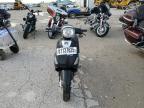 2023 GENUINE SCOOTER CO. BUDDY 125 for sale at Copart IA - DES MOINES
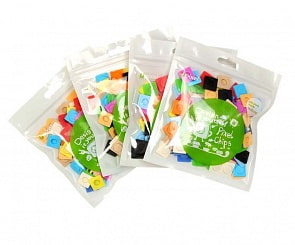 Пиксели большие WY-P003 ассорти (Upixel, 80793U)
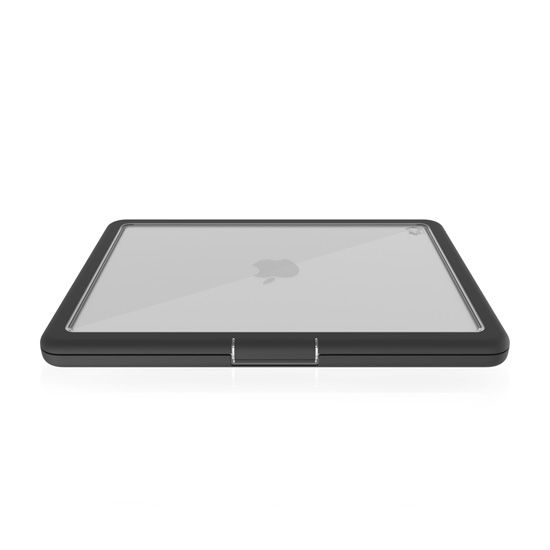 Funda Dux Ultra MacBook Neo Negro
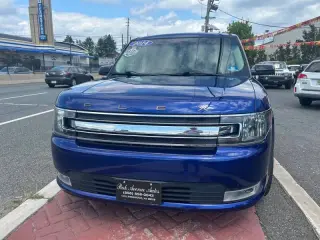 2014 Ford Flex
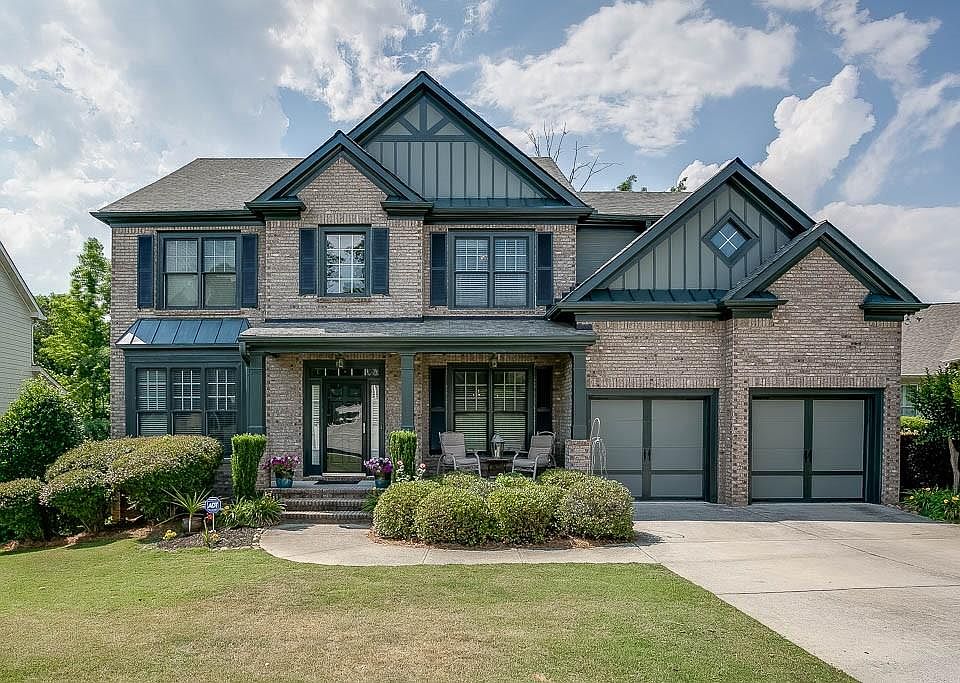 7506 Brookstone Cir Flowery Branch GA 30542 Zillow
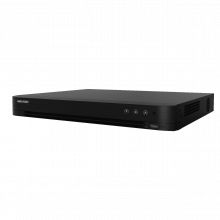 DVR AcuSense 16 canale video 8MP, AUDIO 'over coaxial' - HIKVISION iDS-7216HUHI-M2-S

WHAT TO WORK ON:
Retype every row above word for word, and leave the pictures out.

SOLVED PROBLEM:
 2023 GENUINE SCOOTER CO. BUDDY 125 for sale at Copart IA - DES MOINES
 Пиксели большие WY-P003 ассорти (Upixel, 80793U)
 Funda Dux Ultra MacBook Neo Negro
 2014 Ford Flex
 7506 Brookstone Cir Flowery Branch GA 30542 Zillow
 DVR AcuSense 16 canale video 8MP, AUDIO 'over coaxial' - HIKVISION iDS-7216HUHI-M2-S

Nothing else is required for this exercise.